Comments about technological history, system fractures, and human resilience from James R. Chiles, the author of Inviting Disaster: Lessons from the Edge of Technology (HarperBusiness 2001; paperback 2002) and The God Machine: From Boomerangs to Black Hawks, the Story of the Helicopter (Random House, 2007, paperback 2008)

Monday, July 30, 2012

Big Bay Bang: In a Long Line of Accidental Pyrotechnics

As a writer in history and technology I try to group current events with some class of earlier, comparable mishaps. In this case the class is the "inadvertent and instantaneous firing of multiple pyrotechnics."

On the evening of July 4, a half million fireworks-fans were treated to a spectacular show over San Diego Bay, all five locations (four barges and a pier) launching their entire arsenal of 7,000 pyrotechnics in a few seconds, rather than 15 minutes (Photo Ben Baller, AP):
Each pyro device (typically launched out of a short, vertical mortar tube) is ignited from a central control. The control closes circuits according to a programmed chronology, sending an electrical charge to an electric match that produces a brief flame inside a lifting charge. One variety of the electric match is the nichrome wire that my brothers and I used as kids, when launching our Estes rockets.

The contractor, Garden State Fireworks, later released a three-page, not particularly instructive, paper that lays blame on the interaction between a primary and backup computer program. Many details are left unexplained, but we can gather that a typical Big Bang show is commanded over a continuous radio link transmitted from a central point, because the five launching locations are scattered across 14 miles of harbor. 

The local firing computer on each barge was to have on hand a stored ignition sequence so that it could continue running its part of the choreographed show, in case the radio link were broken.

The show's radio-command link was supposed to start running five minutes before the first launch, so that operators stationed at each local computer could verify that all systems were nominal. And the radio transmission did begin at this time. Normally the program runs "in the dark," meaning that even though the sequence has begun, there's no visible result except on computer displays.

Not this time. Garden State's mea culpa paper says that the backup program somehow got crossways with the main program, and the combination immediately instructed each computer to send firing signals to all the electric matches at once, somehow deleting the planned interval. 

So this year's aptly-titled Big Bay Boom show started five minutes ahead of schedule and ended soon thereafter. Despite the early start and the intensity of the fusillade, we're told that none of the fireworkers were injured, having sought out armored shelters nearby. We can hope that they were all wearing hearing protection at the time. 

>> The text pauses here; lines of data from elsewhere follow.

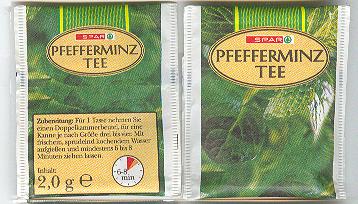 SPAR Pfefferminz tee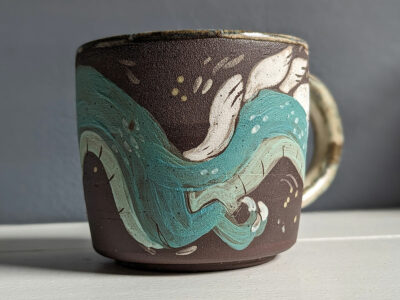 Mug - Dragon Bleu – Image 3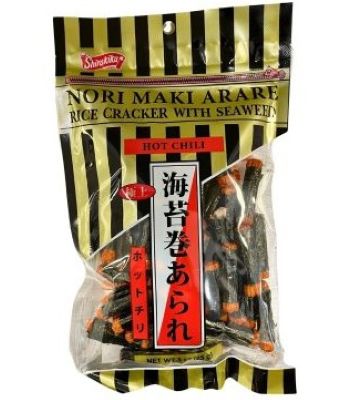 SHIRAKIKU CRACKER NORIMAKI ARARE HOT#328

Reading about this reminded me of an earlier but more sobering simul-blast, 53 years earlier, also in early July. The location was Chennault AFB in Louisiana, where a B-47E StratoJet bomber, No. 53-4212, was being prepared to join other planes already on the flight line. All were to be ready for a quick takeoff in case of nuclear war

Date: July 6, 1959. A single H-bomb (probably a Mark-15) was on board and No. 4212 was fully fueled. Attached to the rear of the fuselage were dozens of solid-fueled takeoff-assist rockets, often abbreviated JATO bottles. Each would provide a thousand pounds of thrust upon ignition. Here's a B-47 photo that will give an idea of the JATO bottles' placement on the underside.
Here's an old movie of a B-47 taking off with the help of JATOs:
As the B-47's pilot stood on the ladder giving directions, somehow an airman's electrical checks ignited the entire rack of 30 JATO bottles. (I am guessing the root cause can be traced to a continuity check to verify the bridgewires, but if so, something went terribly wrong because a proper continuity-checking device uses voltages far below the energy needed for ignition.)

All 30 rockets belching flame and smoke, the 100-ton airplane lumbered over its chocks and accelerated toward the flight line. A wing broke off, spilling fuel. The navigator jumped out, his clothes on fire, but survived. The pilot tried to jump free but was killed when the airplane rolled over him. After a few hundred feet the plane lurched off the pavement and crashed in a fireball.

It was a lot scarier than the usual one-sentence mention to be found in the history of the weapons program, revealing no more than a "ground fire in a B-47 at Chennault AFB consumed one nuclear weapon." So scary, in fact, that some base workers heard the emergency sirens, saw the flames, jumped in their cars, and didn't slow down till they crossed the Texas border. 

JATO demonstrations are still a highlight at many military air shows, pushing C-130s into steep climbouts. A large number of JATOs figured in a daring plan to land a C-130 in a Tehran stadium during the Iranian hostage crisis, and take off again. But the prototype crashed in tests and the entire rescue plan fell through for other reasons.

1 comment:

  1. It's also disturbing that only one US nuclear weapons accidents have been reported since 1988. So, has it been very safe, or are there other accidents still hidden?